The picture details an alien invasion from a single rural perspective, which is a daring gambit that mostly pays off! Sure, there are plenty of questions: why would the aliens invade this particular corner of the world when they seem otherwise to hover over major cities? Are the corn circles necessary for orienteering purposes, as is speculated, and if so, how is the lack of cornfields in big cities a factor in the aliens’ plan? Of course the biggest question is a callback to The War of the Worlds: how could the aliens have skimped so much on researching the planet they’ve invaded?

I’m perfectly happy to let all these questions go, ha ha! I mean, you can pick apart any story if you’re determined to, and it’s pretty clear that this is a movie less about aliens than about faith: losing it and finding it again under extreme circumstances, as though faith is like the fabled bump on the noggin that first obliterates memory and when applied again, restores it! But right from an early shot of the outline of a removed cross on the wall (which suggests some truly heroic cigarette smoking in the house at some point), the picture is determined to handle this theme with oven mitts on! An irritatingly binary orthodoxy reveals itself, and then pounds us on the head like a hammer in one boring, pushy dialogue scene; and of course by the end Gibson’s requests not to be called “Father” have ceased and he’s back in the uncomfortable-looking cassock and collar! And of course he’s another sort of father once again to his presumably renormalized children!

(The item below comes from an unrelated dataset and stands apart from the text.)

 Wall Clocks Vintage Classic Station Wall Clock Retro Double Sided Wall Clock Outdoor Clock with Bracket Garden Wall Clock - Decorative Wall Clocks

So all that stuff, along with the usual barbiturated acting and general portentousness of Shyamalan, bugged me a bit; but on the other hand we have sharp lensing from Tak Fujimoto, the terrific cinematographer who shot Last Embrace and Grumpier Old Men and so many other good-looking pictures; good work from composer James Newton Howard; some nice opening credits; some fine cornfield atmosphere; welcome dashes of humour; and well-tuned suspense and spookshow sequences from the talented Shyamalan! It’s quite possible to watch this picture concentrating on those aspects rather than the exasperating thematic porridge, and I recommend doing just that! On balance I admire the film because it does the cinematic genre stuff well, and even though I don’t like what it tries beyond that, and think it does it badly, at least it tries something! I award Signs two and a half bar-b-que forks!

2 comments:

  1. At least Close Encounters kept its religion space-based! It is very silly and overearnest, but I must admit, that scene where the news footage of the party is on TV is terrific. If the rest had been as unnerving as that, Shyamalan might not have taken a career dip.

    ReplyDelete
    Replies
    1. I don't think you could sustain that level of spookiness for the whole movie, but it was hardly necessary to undercut the atmosphere with the earnest silliness and funereal acting!